## Datensätze

▬▬▬

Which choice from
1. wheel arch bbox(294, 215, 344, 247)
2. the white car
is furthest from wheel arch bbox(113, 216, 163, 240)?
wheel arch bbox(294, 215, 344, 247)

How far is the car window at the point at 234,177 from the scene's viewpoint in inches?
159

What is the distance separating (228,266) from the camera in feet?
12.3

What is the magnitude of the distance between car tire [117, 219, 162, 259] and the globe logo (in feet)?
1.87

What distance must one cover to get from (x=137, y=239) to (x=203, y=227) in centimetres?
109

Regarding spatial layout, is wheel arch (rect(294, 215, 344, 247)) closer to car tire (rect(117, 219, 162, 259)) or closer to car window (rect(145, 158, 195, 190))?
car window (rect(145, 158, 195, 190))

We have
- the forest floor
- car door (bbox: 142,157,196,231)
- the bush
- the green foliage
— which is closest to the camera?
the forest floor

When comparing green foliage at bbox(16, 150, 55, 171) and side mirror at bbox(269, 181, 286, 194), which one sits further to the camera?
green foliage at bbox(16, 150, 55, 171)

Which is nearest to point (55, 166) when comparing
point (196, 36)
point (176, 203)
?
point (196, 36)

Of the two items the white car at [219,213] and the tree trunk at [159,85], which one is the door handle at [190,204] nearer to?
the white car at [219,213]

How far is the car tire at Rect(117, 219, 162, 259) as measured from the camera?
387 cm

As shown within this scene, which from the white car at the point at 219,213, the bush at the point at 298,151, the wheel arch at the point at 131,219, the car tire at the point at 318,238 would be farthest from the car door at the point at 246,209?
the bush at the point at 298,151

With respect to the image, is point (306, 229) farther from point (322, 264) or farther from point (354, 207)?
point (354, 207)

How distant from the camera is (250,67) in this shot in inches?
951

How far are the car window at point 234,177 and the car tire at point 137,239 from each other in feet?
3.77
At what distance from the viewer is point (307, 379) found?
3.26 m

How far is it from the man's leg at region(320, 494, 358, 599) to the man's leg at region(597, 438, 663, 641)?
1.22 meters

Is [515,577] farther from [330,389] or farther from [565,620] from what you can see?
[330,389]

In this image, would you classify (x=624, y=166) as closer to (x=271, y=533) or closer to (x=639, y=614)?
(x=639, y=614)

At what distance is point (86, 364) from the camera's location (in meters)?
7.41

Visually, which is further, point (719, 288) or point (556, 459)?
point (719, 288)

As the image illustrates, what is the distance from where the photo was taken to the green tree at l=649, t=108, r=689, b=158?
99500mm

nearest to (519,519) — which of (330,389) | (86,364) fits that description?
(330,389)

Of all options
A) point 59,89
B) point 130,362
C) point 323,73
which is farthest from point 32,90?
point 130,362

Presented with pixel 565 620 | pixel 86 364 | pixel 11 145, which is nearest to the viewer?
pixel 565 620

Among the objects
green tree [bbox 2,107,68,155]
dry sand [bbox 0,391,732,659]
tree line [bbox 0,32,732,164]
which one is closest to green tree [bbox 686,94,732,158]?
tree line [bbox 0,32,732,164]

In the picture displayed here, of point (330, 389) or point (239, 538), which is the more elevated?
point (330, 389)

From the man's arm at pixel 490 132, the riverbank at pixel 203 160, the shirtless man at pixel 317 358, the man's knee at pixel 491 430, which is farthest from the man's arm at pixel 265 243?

▬▬▬

## Aufgabe
Schreibe das gesamte Material als JSON-Liste von Zeichenketten um, wobei jede Zeile ein eigener Eintrag wird. Leerzeilen lässt du weg.

## Lösung der Aufgabe
[
  "Which choice from",
  "1. wheel arch bbox(294, 215, 344, 247)",
  "2. the white car",
  "is furthest from wheel arch bbox(113, 216, 163, 240)?",
  "wheel arch bbox(294, 215, 344, 247)",
  "How far is the car window at the point at 234,177 from the scene's viewpoint in inches?",
  "159",
  "What is the distance separating (228,266) from the camera in feet?",
  "12.3",
  "What is the magnitude of the distance between car tire [117, 219, 162, 259] and the globe logo (in feet)?",
  "1.87",
  "What distance must one cover to get from (x=137, y=239) to (x=203, y=227) in centimetres?",
  "109",
  "Regarding spatial layout, is wheel arch (rect(294, 215, 344, 247)) closer to car tire (rect(117, 219, 162, 259)) or closer to car window (rect(145, 158, 195, 190))?",
  "car window (rect(145, 158, 195, 190))",
  "We have",
  "- the forest floor",
  "- car door (bbox: 142,157,196,231)",
  "- the bush",
  "- the green foliage",
  "— which is closest to the camera?",
  "the forest floor",
  "When comparing green foliage at bbox(16, 150, 55, 171) and side mirror at bbox(269, 181, 286, 194), which one sits further to the camera?",
  "green foliage at bbox(16, 150, 55, 171)",
  "Which is nearest to point (55, 166) when comparing",
  "point (196, 36)",
  "point (176, 203)",
  "?",
  "point (196, 36)",
  "Of the two items the white car at [219,213] and the tree trunk at [159,85], which one is the door handle at [190,204] nearer to?",
  "the white car at [219,213]",
  "How far is the car tire at Rect(117, 219, 162, 259) as measured from the camera?",
  "387 cm",
  "As shown within this scene, which from the white car at the point at 219,213, the bush at the point at 298,151, the wheel arch at the point at 131,219, the car tire at the point at 318,238 would be farthest from the car door at the point at 246,209?",
  "the bush at the point at 298,151",
  "With respect to the image, is point (306, 229) farther from point (322, 264) or farther from point (354, 207)?",
  "point (354, 207)",
  "How distant from the camera is (250,67) in this shot in inches?",
  "951",
  "How far are the car window at point 234,177 and the car tire at point 137,239 from each other in feet?",
  "3.77",
  "At what distance from the viewer is point (307, 379) found?",
  "3.26 m",
  "How far is it from the man's leg at region(320, 494, 358, 599) to the man's leg at region(597, 438, 663, 641)?",
  "1.22 meters",
  "Is [515,577] farther from [330,389] or farther from [565,620] from what you can see?",
  "[330,389]",
  "In this image, would you classify (x=624, y=166) as closer to (x=271, y=533) or closer to (x=639, y=614)?",
  "(x=639, y=614)",
  "At what distance is point (86, 364) from the camera's location (in meters)?",
  "7.41",
  "Visually, which is further, point (719, 288) or point (556, 459)?",
  "point (719, 288)",
  "As the image illustrates, what is the distance from where the photo was taken to the green tree at l=649, t=108, r=689, b=158?",
  "99500mm",
  "nearest to (519,519) — which of (330,389) | (86,364) fits that description?",
  "(330,389)",
  "Of all options",
  "A) point 59,89",
  "B) point 130,362",
  "C) point 323,73",
  "which is farthest from point 32,90?",
  "point 130,362",
  "Presented with pixel 565 620 | pixel 86 364 | pixel 11 145, which is nearest to the viewer?",
  "pixel 565 620",
  "Among the objects",
  "green tree [bbox 2,107,68,155]",
  "dry sand [bbox 0,391,732,659]",
  "tree line [bbox 0,32,732,164]",
  "which one is closest to green tree [bbox 686,94,732,158]?",
  "tree line [bbox 0,32,732,164]",
  "In the picture displayed here, of point (330, 389) or point (239, 538), which is the more elevated?",
  "point (330, 389)",
  "From the man's arm at pixel 490 132, the riverbank at pixel 203 160, the shirtless man at pixel 317 358, the man's knee at pixel 491 430, which is farthest from the man's arm at pixel 265 243?"
]